# Questions on scenes in images
━━━━━━

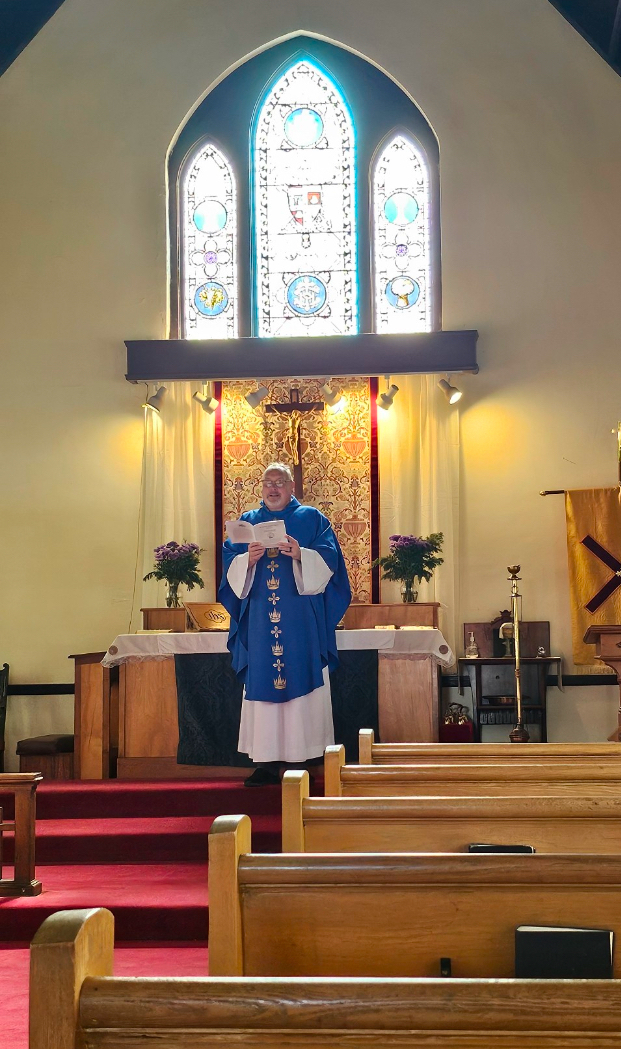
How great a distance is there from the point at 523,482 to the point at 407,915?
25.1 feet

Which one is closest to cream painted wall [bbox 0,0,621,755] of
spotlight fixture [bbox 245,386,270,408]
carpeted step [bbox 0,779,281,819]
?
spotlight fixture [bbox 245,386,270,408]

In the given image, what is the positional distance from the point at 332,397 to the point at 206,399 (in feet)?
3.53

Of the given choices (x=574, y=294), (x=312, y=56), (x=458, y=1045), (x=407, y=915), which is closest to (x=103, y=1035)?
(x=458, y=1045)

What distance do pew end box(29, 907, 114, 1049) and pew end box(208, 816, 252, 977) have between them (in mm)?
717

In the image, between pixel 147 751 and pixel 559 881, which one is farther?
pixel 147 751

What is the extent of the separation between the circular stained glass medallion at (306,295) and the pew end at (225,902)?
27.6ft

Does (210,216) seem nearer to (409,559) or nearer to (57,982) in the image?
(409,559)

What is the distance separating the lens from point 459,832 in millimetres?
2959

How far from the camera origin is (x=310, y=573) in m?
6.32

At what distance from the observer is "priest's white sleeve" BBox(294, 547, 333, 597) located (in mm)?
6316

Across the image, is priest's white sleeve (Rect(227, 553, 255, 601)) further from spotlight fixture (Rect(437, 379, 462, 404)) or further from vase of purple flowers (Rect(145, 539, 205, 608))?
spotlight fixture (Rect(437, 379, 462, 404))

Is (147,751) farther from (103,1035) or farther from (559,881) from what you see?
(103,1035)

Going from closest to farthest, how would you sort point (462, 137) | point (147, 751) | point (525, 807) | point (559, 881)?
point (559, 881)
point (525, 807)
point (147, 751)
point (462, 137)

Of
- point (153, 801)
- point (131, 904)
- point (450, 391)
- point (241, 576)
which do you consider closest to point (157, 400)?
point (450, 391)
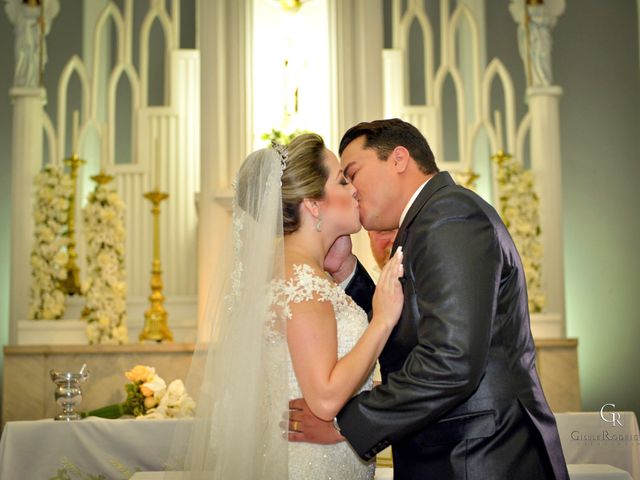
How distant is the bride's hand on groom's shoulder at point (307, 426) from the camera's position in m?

━━━━━━

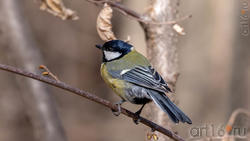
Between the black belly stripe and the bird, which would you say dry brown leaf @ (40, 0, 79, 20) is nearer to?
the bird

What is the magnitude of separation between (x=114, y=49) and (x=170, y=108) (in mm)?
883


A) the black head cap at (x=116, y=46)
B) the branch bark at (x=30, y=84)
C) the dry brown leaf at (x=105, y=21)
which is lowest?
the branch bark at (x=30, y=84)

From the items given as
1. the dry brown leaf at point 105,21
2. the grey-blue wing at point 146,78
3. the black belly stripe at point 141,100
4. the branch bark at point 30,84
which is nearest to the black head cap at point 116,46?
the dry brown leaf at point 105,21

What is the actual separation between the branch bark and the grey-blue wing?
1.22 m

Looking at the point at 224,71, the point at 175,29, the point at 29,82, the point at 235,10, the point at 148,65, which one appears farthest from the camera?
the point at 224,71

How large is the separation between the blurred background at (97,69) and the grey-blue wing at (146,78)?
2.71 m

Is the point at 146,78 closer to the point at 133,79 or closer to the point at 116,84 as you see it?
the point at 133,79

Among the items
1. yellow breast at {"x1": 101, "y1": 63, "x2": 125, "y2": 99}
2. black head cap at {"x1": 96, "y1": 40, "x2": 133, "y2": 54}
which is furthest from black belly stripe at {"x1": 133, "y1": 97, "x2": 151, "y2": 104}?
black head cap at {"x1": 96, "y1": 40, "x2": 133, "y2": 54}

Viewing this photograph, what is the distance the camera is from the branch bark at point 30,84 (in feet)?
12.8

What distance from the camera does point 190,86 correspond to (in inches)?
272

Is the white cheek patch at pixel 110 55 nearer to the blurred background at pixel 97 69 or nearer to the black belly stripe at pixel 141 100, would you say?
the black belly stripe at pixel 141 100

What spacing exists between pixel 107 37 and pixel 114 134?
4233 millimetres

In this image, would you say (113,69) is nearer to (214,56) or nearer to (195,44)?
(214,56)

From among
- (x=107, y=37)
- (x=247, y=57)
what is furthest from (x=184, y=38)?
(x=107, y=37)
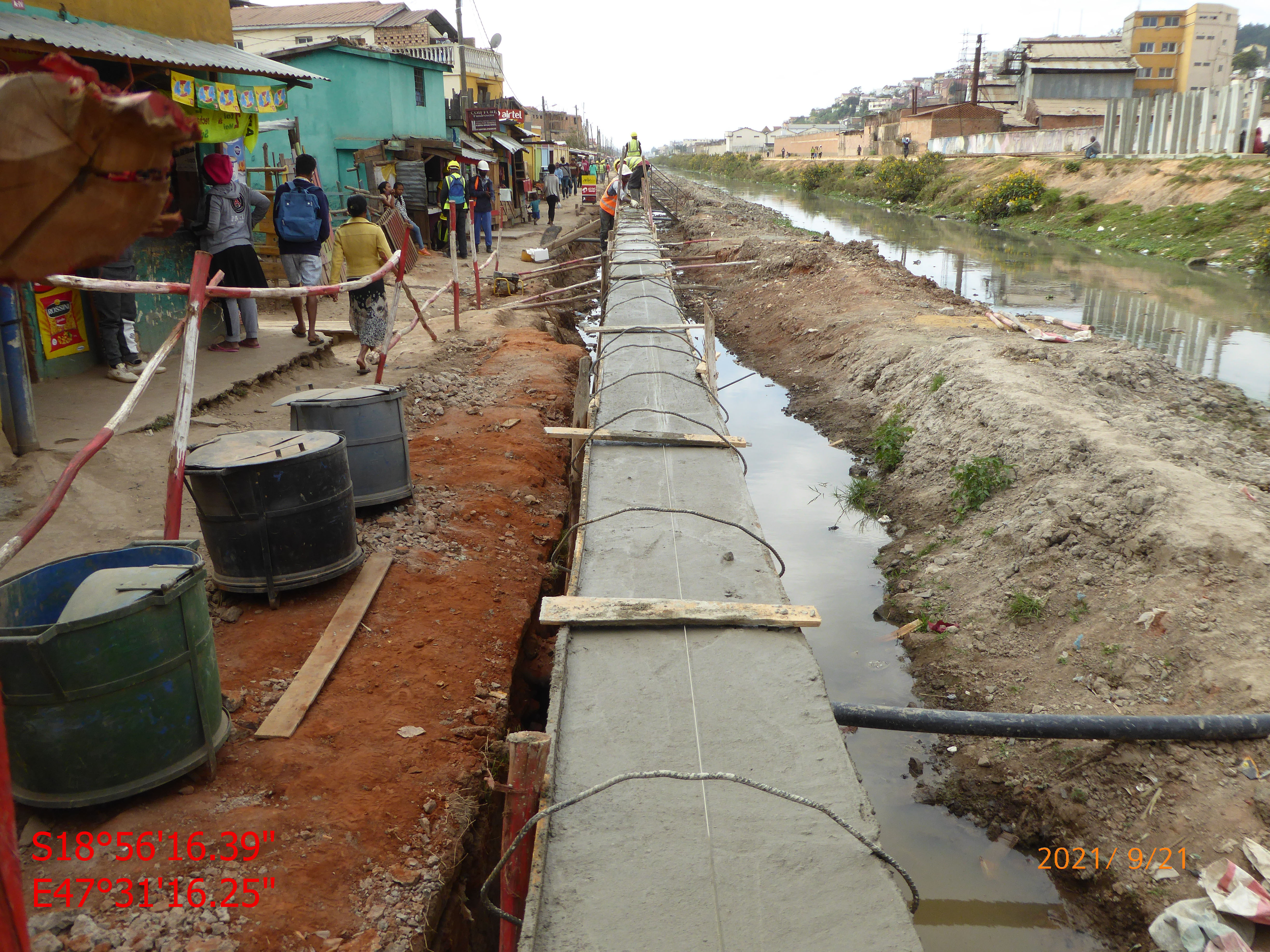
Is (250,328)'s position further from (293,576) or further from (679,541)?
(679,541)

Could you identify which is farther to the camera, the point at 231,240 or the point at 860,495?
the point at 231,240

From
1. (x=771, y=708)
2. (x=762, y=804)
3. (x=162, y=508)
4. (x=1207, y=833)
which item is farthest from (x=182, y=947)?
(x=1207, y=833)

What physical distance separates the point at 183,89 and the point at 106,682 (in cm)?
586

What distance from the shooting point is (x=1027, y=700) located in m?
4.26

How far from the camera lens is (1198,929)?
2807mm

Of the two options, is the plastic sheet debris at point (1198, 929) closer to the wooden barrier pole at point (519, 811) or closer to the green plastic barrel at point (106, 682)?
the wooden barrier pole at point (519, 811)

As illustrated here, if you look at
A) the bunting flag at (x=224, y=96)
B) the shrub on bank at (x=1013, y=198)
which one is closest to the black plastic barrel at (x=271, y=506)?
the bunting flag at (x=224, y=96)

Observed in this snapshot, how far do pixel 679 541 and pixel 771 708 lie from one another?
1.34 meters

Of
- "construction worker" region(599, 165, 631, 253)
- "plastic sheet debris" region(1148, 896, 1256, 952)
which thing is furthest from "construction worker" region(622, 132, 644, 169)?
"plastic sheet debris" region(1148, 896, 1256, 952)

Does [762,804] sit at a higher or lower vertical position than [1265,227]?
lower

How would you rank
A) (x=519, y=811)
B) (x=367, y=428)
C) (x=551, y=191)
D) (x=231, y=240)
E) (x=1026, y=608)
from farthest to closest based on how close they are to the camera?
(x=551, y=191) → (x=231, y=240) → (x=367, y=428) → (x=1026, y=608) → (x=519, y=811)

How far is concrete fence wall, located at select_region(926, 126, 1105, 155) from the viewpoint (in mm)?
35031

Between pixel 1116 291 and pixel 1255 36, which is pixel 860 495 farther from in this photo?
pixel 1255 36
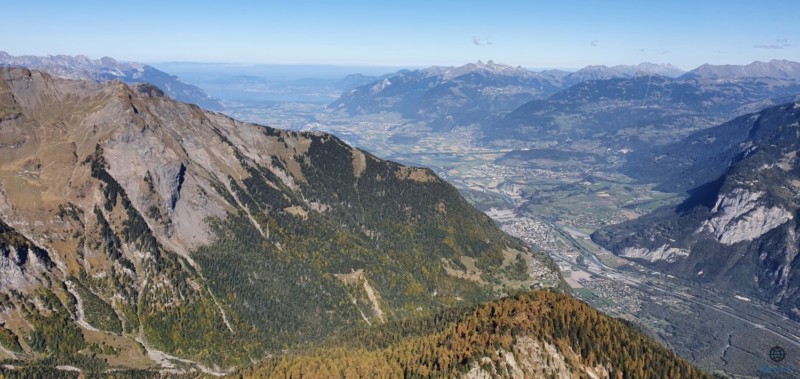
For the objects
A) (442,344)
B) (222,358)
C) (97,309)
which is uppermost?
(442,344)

━━━━━━

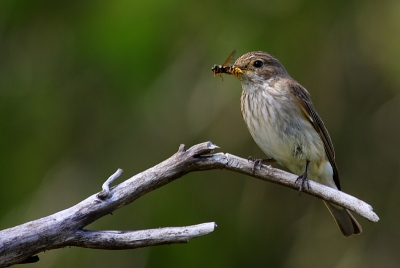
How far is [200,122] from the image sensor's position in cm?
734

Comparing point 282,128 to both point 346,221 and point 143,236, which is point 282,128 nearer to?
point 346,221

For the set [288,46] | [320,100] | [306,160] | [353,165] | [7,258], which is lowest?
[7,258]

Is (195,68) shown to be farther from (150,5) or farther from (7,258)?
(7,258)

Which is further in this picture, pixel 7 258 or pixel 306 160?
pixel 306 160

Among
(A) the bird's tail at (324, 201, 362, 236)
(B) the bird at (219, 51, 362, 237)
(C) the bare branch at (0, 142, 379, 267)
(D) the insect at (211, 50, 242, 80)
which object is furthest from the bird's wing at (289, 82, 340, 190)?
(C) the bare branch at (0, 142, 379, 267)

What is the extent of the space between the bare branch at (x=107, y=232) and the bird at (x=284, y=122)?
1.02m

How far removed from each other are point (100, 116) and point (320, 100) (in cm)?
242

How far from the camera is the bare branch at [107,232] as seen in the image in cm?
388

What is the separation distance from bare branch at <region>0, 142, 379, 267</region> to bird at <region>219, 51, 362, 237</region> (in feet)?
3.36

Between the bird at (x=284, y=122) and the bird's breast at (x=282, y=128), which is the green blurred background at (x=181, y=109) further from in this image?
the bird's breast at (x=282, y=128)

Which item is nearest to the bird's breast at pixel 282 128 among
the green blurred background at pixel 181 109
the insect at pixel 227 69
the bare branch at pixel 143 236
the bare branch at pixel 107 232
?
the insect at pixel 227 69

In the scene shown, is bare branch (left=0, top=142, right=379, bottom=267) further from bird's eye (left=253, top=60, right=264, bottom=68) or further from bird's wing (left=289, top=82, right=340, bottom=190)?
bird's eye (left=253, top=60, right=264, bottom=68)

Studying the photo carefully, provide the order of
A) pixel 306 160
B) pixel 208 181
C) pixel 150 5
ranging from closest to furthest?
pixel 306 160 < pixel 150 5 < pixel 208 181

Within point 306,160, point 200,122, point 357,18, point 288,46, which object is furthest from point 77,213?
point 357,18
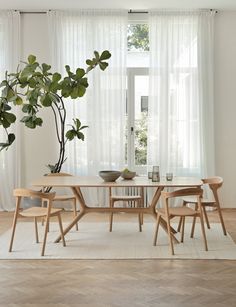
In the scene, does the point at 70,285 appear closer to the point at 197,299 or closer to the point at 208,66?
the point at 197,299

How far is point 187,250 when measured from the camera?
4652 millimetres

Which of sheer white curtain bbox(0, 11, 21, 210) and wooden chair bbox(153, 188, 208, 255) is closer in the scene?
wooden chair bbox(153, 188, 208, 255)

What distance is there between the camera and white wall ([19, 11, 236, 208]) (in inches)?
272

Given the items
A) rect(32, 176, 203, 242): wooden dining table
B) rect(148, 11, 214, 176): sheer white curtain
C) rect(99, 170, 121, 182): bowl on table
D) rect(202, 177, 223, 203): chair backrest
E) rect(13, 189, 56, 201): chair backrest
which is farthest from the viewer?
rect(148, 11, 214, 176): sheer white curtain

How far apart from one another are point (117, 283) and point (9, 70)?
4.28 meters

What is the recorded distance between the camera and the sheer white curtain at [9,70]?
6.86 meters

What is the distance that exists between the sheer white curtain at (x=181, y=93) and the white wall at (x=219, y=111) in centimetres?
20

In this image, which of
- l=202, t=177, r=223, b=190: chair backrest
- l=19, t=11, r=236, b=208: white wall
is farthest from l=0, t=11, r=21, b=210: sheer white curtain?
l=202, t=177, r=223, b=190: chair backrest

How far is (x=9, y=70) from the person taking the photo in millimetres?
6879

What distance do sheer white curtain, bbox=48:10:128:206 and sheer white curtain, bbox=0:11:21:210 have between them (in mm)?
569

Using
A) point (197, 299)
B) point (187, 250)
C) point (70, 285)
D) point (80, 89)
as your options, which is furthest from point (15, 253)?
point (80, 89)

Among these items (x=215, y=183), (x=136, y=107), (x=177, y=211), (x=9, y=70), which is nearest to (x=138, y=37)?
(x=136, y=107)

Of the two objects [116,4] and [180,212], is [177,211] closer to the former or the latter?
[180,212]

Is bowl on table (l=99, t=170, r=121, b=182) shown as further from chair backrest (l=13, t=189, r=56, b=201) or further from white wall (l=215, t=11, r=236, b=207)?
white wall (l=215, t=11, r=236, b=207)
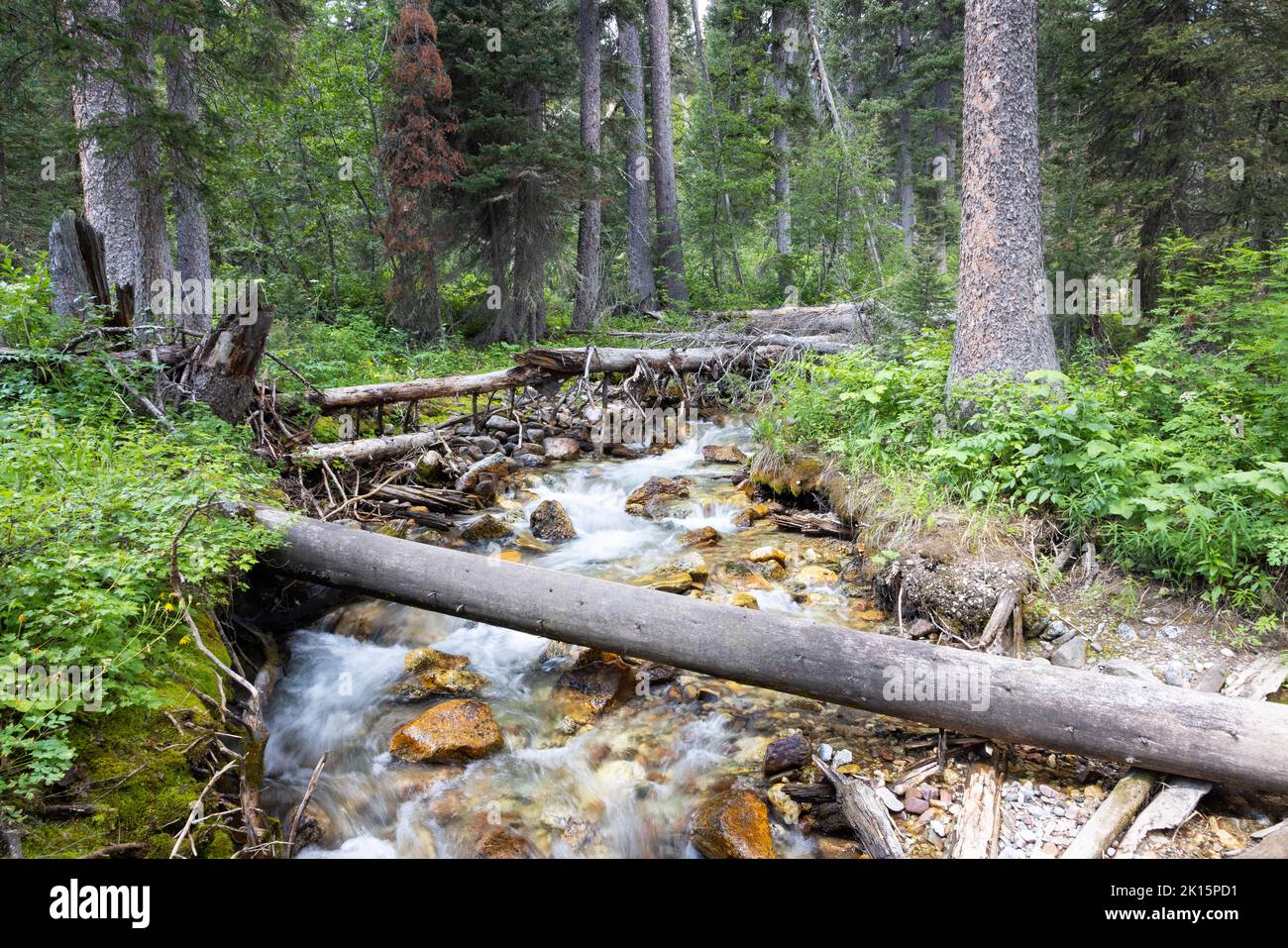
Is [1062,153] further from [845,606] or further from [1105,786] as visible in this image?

━━━━━━

Rewrite everything from the line containing "What distance from the camera" down to the line containing "4233 millimetres" as a JSON list of strings, with one string per line and blank lines omitted.

[
  "What distance from the camera does point 190,86 correspond to (in inches)?",
  "272",
  "Is the white cheek patch at pixel 110 55 nearer to the blurred background at pixel 97 69 or nearer to the black belly stripe at pixel 141 100, would you say?",
  "the black belly stripe at pixel 141 100",
  "What spacing exists between pixel 107 37 and pixel 114 134?",
  "4233 millimetres"
]